Exercice proposé 1 =>
D'après l'extrait sur les fils de Cécile, en quelle année Louis Prosper est-il passé dans la réserve d'active ?
Exercice proposé 2 =>
Pour chacune des affirmations suivantes, indiquez si l'extrait sur les fils de Cécile la confirme, en répondant par oui ou par non et en citant les mots décisifs du texte. (a) Les hommes de 20 à 48 ans devaient rejoindre leurs dépôts. (b) Louis Prosper a passé 6 ans dans la réserve. (c) Louis Prosper a effectué une période d'exercice dans la territoriale en 1912.

Les 6 fils de Cécile encore vivants en 1914 ont tous été appelés (ou rappelés) lors de la Première Guerre Mondiale. Pas un pour rester planqué sous la couette ! Je vais pas vous faire un cour d'histoire, vous avez entravé ça à l’école, non ? Je rappelle juste que, lorsque la grande foire à la mitraille a commencé, la mobilisation générale est proclamée. Tous les hommes en âge de se battre (de 20 à 48 piges) devaient pointer dans leurs dépôts, fissa, y compris ceux qui avaient déjà fait leur temps. Les gars sont envoyés au casse-pipe pour des raisons qu’ils ne comprennent pas toujours, pour des drapeaux, des frontières ou des idées qu'on leur a matraquées à coups de discours enflammés.
Louis Prosper, d’abord dispensé pour soutien de famille (une belle excuse, quand même, mais légale !), avait été incorporé en 1898 (voir les lettres U et V de ce ChallengeAZ). En tant qu’ancien dispensé, il a effectué un service actif en caserne réduit à un an. Pour les bases, quoi : savoir marcher au pas et astiquer un fusil sans se tirer dans le pied. Un petit tour et puis s'en va, et zou, il est versé dans la dispo. En clair, pendant 2 ans il a vécu chez lui mais restait mobilisable à tout moment. Une épée de Damoclès au-dessus de la tête, histoire de ne pas trop se ramollir le poireau. En 1901, il est passé dans la réserve d’active. Du coup, au lieu des 6 ans réglementaire de réserve, il en a fait 10. En 1911 il finit dans la territoriale, puis dans sa réserve. Comme tout bon troufion il a fait ses périodes d’exercice (active en 1905 et 1907, territoriale en 1912).

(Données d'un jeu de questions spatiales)
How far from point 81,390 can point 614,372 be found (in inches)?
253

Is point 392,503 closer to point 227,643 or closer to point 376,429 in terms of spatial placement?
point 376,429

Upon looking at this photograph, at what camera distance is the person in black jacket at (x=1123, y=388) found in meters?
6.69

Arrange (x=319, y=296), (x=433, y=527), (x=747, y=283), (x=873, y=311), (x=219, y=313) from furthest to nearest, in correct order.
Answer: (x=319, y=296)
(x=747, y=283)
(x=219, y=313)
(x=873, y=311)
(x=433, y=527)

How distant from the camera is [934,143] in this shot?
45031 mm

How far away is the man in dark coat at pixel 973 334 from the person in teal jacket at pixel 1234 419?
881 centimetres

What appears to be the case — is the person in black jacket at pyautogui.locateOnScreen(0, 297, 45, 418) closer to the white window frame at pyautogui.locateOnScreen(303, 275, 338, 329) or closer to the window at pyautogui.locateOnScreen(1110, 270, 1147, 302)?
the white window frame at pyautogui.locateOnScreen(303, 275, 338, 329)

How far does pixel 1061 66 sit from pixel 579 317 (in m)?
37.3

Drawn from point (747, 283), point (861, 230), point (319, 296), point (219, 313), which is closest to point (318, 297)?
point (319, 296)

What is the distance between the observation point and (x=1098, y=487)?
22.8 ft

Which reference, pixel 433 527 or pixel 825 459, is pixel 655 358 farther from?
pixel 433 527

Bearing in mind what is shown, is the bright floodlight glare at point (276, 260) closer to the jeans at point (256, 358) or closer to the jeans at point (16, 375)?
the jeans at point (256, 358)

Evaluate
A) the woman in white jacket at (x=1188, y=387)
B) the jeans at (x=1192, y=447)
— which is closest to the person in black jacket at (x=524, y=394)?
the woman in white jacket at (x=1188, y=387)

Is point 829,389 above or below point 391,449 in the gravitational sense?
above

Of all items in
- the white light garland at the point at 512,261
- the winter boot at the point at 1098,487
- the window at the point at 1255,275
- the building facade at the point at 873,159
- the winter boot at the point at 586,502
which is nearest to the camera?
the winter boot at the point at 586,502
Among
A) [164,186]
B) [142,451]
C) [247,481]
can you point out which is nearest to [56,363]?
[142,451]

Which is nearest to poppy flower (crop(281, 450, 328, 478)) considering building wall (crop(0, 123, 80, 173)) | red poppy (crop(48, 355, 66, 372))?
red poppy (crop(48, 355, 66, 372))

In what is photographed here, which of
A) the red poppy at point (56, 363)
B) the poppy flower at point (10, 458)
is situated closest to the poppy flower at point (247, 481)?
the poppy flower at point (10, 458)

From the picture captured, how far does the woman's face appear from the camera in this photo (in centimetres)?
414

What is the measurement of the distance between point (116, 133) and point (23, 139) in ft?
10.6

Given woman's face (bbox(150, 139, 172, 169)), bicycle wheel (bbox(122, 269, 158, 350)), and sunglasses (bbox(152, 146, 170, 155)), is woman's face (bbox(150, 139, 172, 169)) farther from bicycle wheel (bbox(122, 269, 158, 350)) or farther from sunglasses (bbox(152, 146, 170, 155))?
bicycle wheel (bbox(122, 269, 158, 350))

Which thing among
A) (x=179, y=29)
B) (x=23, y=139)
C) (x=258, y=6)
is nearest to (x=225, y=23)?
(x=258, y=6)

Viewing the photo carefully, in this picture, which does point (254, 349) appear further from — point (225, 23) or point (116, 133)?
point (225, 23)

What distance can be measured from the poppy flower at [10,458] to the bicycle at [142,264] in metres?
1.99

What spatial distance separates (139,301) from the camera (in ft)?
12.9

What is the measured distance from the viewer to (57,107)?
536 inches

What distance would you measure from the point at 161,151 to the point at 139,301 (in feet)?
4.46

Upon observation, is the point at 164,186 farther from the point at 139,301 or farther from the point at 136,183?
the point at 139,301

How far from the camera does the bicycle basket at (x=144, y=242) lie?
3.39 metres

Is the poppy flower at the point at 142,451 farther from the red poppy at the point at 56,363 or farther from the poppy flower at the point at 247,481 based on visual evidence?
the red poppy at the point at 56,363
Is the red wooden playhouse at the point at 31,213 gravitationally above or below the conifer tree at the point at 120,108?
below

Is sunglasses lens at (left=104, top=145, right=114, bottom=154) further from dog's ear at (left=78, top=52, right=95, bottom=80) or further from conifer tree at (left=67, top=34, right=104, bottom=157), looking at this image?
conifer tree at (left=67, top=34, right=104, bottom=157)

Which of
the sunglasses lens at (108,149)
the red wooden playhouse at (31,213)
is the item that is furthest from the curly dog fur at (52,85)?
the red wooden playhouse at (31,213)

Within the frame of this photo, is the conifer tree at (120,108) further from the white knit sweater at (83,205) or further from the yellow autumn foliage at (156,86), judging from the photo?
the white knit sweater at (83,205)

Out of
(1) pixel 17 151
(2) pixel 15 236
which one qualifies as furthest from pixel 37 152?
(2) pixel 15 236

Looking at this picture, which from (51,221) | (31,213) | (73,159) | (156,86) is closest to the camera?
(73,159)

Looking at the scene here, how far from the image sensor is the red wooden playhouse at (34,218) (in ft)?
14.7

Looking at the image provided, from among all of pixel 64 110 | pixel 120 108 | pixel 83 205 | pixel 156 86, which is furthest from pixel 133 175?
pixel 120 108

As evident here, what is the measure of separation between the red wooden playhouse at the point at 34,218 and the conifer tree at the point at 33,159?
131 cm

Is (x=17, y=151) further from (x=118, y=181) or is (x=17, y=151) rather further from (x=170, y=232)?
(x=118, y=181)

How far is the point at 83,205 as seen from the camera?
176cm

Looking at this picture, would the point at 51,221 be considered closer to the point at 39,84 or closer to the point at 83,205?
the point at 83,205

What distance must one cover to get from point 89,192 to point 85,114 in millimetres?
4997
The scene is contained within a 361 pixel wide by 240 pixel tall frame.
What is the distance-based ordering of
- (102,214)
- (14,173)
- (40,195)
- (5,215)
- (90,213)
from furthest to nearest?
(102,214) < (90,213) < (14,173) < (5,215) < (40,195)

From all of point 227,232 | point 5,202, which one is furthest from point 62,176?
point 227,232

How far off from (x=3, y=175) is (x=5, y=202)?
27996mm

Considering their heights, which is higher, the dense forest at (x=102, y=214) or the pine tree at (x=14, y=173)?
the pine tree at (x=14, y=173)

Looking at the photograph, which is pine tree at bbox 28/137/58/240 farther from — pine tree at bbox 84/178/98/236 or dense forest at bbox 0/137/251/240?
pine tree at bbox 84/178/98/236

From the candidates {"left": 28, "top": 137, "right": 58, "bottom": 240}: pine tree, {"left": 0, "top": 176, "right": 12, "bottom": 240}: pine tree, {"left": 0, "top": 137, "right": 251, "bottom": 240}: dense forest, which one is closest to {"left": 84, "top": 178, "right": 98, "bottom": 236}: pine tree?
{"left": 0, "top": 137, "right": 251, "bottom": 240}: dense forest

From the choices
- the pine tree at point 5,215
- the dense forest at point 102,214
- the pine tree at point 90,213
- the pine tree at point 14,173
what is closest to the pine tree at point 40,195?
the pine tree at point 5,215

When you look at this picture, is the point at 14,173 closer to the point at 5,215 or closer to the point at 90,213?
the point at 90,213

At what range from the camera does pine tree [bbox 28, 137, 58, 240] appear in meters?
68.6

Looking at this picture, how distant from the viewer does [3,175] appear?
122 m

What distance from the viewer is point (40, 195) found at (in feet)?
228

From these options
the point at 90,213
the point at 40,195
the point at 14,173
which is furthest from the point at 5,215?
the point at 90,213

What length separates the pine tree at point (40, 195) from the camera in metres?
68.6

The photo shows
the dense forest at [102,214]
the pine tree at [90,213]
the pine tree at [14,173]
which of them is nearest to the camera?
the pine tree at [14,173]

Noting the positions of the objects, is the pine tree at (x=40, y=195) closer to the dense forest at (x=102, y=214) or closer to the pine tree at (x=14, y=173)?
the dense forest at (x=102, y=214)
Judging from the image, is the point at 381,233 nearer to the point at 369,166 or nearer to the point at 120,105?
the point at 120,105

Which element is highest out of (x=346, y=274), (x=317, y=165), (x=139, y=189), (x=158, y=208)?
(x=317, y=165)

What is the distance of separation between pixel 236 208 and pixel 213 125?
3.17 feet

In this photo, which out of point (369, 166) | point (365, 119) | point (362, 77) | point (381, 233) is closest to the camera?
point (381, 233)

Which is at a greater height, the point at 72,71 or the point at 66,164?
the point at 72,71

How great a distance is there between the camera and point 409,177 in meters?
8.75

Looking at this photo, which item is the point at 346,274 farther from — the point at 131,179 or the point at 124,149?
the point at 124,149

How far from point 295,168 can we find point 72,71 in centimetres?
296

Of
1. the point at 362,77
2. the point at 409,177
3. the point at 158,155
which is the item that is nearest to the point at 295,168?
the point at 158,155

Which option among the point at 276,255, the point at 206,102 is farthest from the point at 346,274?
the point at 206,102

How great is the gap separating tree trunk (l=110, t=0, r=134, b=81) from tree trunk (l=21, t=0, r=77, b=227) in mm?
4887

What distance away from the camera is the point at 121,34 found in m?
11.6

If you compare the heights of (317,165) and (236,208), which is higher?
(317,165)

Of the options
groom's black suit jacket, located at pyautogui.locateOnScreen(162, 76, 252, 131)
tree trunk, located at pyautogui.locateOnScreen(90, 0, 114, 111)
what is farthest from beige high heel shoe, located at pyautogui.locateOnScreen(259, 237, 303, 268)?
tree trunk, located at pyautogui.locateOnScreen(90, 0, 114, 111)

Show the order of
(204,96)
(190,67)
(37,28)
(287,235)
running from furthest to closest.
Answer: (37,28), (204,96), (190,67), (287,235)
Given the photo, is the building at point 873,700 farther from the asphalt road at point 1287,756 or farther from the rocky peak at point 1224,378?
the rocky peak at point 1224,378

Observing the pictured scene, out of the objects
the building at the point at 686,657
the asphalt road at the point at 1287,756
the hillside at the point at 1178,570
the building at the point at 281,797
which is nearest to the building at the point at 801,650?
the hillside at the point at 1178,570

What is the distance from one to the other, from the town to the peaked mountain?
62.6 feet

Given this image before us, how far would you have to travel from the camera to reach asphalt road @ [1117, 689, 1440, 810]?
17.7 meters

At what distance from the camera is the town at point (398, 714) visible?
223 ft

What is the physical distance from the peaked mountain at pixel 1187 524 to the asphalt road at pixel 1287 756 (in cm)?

Résultat de l'exercice 1 =>
Il est passé dans la réserve d'active en 1901.

Résultat de l'exercice 2 =>
(a) Oui : « Tous les hommes en âge de se battre (de 20 à 48 piges) devaient pointer dans leurs dépôts ».
(b) Non : « au lieu des 6 ans réglementaire de réserve, il en a fait 10 ».
(c) Oui : « territoriale en 1912 ».